WASHINGTON - Maryland voters who tune in to this week's debates between two U.S. Senate candidates may be scratching their heads come Election Day, when they see four names on the ballot.

Maria Allwine of the Green Party and Thomas Trump of the Constitution Party are running, even if they have been excluded from debates between Sen. Barbara Mikulski, D-Md., and Republican challenger E.J. Pipkin.

"It is undemocratic to exclude third parties from fora such as this (debate)," said Allwine, 51, in an e-mail interview. "The people of Maryland have a fundamental right to hear other views. That is an integral part of a vital democracy."

Trump, 34, echoed Allwine's concerns in his own e-mail message, calling his exclusion the result of an electoral process that favors those who want to remain in power.

Organizers of both debates -- a Monday event at Maryland Public Television and a Friday event at WTOP radio -- said they limited participation to candidates who had received support from at least 15 percent of the voters in a "recognized independent statewide poll."

That meant Pipkin and Mikulski, who got 34 percent and 58 percent, respectively, in an October poll by Gonzales Research and Marketing Strategies. The same poll gave Allwine and Trump 1 percent each.
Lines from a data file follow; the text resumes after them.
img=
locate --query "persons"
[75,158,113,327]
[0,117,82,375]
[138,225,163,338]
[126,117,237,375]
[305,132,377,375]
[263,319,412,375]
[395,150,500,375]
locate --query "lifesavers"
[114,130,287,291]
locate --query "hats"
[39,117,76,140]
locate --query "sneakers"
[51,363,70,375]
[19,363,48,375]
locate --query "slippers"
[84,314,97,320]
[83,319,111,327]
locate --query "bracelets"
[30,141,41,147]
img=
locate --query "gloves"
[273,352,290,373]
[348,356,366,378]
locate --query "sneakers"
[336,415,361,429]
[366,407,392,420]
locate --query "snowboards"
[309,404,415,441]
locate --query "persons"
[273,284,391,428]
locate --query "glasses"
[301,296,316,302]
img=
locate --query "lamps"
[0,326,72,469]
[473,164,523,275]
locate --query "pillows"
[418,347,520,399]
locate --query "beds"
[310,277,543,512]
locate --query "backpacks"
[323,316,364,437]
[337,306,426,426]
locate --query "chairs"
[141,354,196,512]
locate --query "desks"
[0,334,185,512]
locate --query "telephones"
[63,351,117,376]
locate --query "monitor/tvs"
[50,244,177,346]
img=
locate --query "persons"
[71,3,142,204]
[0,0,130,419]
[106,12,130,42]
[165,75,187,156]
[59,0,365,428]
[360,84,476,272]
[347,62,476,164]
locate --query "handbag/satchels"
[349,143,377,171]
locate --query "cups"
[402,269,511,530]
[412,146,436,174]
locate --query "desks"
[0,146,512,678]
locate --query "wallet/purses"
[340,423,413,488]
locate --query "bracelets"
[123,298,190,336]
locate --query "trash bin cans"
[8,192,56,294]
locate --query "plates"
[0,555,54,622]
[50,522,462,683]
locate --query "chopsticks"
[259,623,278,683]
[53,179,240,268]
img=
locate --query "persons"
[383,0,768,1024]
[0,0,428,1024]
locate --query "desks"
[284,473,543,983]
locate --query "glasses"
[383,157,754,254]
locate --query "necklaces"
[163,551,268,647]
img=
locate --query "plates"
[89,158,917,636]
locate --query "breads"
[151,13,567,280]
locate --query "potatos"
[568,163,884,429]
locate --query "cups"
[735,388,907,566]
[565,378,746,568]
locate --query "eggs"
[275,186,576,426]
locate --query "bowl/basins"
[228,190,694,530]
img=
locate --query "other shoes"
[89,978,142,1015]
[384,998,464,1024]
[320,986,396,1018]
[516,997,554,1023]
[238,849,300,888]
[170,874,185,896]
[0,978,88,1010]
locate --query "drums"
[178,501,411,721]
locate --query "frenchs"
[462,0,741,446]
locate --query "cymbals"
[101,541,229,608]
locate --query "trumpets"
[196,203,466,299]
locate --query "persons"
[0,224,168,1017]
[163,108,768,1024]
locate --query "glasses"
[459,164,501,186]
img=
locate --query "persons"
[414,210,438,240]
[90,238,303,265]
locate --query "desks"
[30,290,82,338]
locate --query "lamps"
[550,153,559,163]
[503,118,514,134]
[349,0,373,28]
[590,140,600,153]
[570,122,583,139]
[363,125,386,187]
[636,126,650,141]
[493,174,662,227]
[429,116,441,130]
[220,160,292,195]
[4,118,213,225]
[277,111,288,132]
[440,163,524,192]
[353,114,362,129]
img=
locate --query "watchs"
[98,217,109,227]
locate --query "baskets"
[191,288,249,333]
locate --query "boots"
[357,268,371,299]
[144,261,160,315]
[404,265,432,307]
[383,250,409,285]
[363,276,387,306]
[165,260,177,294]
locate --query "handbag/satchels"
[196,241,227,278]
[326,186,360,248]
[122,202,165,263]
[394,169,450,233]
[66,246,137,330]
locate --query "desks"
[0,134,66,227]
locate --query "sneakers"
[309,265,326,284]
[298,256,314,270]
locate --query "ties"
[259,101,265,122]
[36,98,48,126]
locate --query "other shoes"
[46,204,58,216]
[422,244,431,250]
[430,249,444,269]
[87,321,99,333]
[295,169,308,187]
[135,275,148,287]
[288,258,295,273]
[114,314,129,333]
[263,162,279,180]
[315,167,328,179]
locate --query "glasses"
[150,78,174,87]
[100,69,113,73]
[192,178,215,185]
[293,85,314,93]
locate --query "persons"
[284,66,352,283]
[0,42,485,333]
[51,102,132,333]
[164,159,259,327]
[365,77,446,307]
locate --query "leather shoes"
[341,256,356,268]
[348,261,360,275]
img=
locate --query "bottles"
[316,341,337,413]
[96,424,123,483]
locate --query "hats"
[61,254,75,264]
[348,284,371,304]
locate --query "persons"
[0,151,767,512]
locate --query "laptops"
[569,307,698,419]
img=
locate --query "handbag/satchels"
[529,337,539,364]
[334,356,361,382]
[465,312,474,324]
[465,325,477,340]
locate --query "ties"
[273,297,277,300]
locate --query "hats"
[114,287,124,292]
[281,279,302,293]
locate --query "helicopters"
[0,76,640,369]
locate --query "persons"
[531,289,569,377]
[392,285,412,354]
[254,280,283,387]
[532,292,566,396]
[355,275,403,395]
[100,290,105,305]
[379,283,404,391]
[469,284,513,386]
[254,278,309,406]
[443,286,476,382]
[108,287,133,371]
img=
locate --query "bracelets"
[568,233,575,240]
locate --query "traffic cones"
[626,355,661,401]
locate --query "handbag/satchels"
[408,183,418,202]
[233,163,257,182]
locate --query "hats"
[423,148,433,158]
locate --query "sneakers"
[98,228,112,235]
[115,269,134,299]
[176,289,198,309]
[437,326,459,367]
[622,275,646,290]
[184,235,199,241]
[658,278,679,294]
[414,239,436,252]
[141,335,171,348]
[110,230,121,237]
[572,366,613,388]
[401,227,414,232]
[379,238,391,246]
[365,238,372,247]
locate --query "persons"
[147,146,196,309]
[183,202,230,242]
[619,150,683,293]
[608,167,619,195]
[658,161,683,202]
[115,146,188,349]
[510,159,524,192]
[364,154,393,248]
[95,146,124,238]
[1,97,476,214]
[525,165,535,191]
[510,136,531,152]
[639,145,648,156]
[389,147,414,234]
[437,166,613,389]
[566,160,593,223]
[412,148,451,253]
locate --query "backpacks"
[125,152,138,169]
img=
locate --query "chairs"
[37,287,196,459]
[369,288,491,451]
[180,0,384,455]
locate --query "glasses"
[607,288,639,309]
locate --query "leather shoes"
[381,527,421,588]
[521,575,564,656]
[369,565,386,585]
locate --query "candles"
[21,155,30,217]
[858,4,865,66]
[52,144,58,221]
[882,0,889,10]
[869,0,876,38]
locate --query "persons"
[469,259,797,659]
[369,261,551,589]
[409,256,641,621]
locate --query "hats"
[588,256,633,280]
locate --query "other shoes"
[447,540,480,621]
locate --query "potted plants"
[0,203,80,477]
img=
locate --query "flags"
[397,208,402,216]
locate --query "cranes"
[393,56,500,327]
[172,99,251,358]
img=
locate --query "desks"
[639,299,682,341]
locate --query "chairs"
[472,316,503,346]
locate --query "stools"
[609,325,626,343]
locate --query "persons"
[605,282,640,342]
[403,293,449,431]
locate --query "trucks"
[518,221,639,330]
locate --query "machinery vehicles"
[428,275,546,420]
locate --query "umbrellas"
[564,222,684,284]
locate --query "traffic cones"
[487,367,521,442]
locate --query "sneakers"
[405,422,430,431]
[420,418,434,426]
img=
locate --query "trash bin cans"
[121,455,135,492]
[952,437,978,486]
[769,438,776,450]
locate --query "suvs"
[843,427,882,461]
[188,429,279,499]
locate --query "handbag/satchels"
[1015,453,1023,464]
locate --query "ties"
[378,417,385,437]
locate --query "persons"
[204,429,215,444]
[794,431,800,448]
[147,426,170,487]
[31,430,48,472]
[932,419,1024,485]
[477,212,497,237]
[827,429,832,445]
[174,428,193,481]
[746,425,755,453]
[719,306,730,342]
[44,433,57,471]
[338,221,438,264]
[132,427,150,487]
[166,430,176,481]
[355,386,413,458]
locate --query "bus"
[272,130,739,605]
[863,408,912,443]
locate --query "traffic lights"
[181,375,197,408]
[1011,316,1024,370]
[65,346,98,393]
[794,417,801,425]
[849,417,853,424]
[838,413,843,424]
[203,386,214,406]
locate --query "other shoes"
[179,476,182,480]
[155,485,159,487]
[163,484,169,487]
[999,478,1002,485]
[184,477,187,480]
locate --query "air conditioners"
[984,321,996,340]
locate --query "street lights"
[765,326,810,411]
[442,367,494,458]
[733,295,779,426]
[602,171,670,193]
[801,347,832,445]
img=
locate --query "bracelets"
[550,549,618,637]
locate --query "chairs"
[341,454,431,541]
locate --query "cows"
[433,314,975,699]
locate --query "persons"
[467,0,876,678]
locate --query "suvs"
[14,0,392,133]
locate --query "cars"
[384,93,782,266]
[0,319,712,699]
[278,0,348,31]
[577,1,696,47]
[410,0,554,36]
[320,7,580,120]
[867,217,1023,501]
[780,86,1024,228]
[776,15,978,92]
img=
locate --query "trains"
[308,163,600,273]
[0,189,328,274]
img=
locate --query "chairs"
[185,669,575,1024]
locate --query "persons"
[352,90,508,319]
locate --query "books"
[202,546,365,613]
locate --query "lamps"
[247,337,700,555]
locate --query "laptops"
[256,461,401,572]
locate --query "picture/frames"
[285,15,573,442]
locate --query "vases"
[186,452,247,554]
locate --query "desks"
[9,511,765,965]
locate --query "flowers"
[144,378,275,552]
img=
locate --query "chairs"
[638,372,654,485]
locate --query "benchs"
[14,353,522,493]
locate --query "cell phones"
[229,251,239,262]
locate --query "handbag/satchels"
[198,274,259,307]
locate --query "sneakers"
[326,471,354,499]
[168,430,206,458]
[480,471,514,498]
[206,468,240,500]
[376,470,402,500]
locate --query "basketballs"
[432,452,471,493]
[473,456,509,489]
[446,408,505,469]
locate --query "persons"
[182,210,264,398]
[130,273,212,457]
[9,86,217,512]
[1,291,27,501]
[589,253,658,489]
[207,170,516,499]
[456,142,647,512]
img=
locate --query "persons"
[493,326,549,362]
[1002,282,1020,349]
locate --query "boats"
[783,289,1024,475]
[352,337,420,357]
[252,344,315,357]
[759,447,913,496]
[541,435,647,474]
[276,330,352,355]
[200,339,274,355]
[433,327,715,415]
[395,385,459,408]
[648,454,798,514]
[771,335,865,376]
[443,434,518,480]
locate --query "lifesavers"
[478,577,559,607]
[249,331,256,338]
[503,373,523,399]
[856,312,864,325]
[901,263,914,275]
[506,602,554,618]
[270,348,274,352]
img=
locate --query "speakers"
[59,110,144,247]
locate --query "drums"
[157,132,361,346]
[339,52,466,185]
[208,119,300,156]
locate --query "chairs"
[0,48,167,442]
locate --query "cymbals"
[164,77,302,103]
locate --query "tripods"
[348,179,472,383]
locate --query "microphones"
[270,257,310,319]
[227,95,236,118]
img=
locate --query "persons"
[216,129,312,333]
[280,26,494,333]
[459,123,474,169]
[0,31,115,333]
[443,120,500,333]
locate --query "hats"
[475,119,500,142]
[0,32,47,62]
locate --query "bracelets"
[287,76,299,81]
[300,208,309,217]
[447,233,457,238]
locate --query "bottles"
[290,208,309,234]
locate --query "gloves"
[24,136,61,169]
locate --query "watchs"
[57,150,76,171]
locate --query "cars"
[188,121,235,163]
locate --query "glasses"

The League of Women Voters, which co-sponsored Monday's debate, said the 15 percent threshold was being used for the first time in Maryland and that the policy is a guideline established by the national party that state chapters can accept or reject. The restrictions were designed to let the debates focus on "viable" candidates, organizers said.

"We felt 15 percent was a good enough cut-off to ensure candidates would be the ones people were interested in," said Lu Pierson, of the state's League of Women Voters.

Even though they have not been deemed viable by debate organizers, Allwine and Trump press on, running low-budget, lower-profile campaigns.

Allwine, a resident of Baltimore, said she takes any opportunity she can to campaign, going to community meetings and other gatherings to meet voters.

She is campaigning on a platform to end the war in Iraq, promote universal healthcare, and clean up the bay by encouraging farmers -- through the use of tax incentives -- to prevent nutrient runoff from their farms.

Trump, whose platform includes calls for an end to income taxes, is a staunch advocate of transferring the responsibilities of most federal departments and agencies to the states. The Constitution Party candidate also favors preserving and strengthening the Second Amendment rights of gun owners by allowing them to carry concealed weapons.

He is hoping to spread his campaign message through e-mail lists, word of mouth and affiliation with the national party, according to his campaign Web site.